**WHAT IS REQUIRED:**
Answer these from the text below on online customer struggle:
(a) What share of their annual online revenues are businesses losing?
(b) Who carried out the study behind that figure?
(c) What two site failures can turn customers off from the entire experience?

**TEXT SECTION:**
This happens across any variety of transactions, not just retail. A customer may eventually succeed or might quickly move on to a different vendor’s website. Either way, they have just experienced “online customer struggle.”

We’ve all struggled online, whether it’s difficulty logging into an account we haven’t used for a while, adding an item to a shopping cart, completing a financial transaction or navigating through a site. Yet these seemingly minor issues can have a huge and negative impact on a company’s bottom line.

Poor online user experience, coupled with a lack of insight about why customers are abandoning websites, is causing businesses to lose 24% of their annual online revenues – this equates to around £14 billion lost in the UK in the last year, according to a study by Tealeaf.

As the online channel becomes increasingly valuable to business, it is vital for organisations to ensure that the customer journey is as pain-free and seamless as possible. The most common causes of online customer struggle are:

  • Customers often aren’t sure what path they need to go to accomplish their task;
  • Customers just don’t understand the information on a page, whether it’s a description of a product or a service;
  • If customers aren’t sure if they can complete a process like applying for a loan or making a change to a setting on their account, then they aren’t likely to finish the process;
  • At times, customers need information that is scattered across the site, forcing them to hunt around to collect what they need;
  • When the site goes down or returns an unexpected error message, customers can be turned off from the entire experience.

**RAW RECORDS:**
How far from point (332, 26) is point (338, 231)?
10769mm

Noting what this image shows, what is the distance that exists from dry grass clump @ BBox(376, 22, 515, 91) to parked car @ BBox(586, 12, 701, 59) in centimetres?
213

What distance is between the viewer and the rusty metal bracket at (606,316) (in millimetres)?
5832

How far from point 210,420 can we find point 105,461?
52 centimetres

**SOLUTION TO THIS TASK:**
(a) 24%
(b) Tealeaf
(c) The site going down or returning an unexpected error message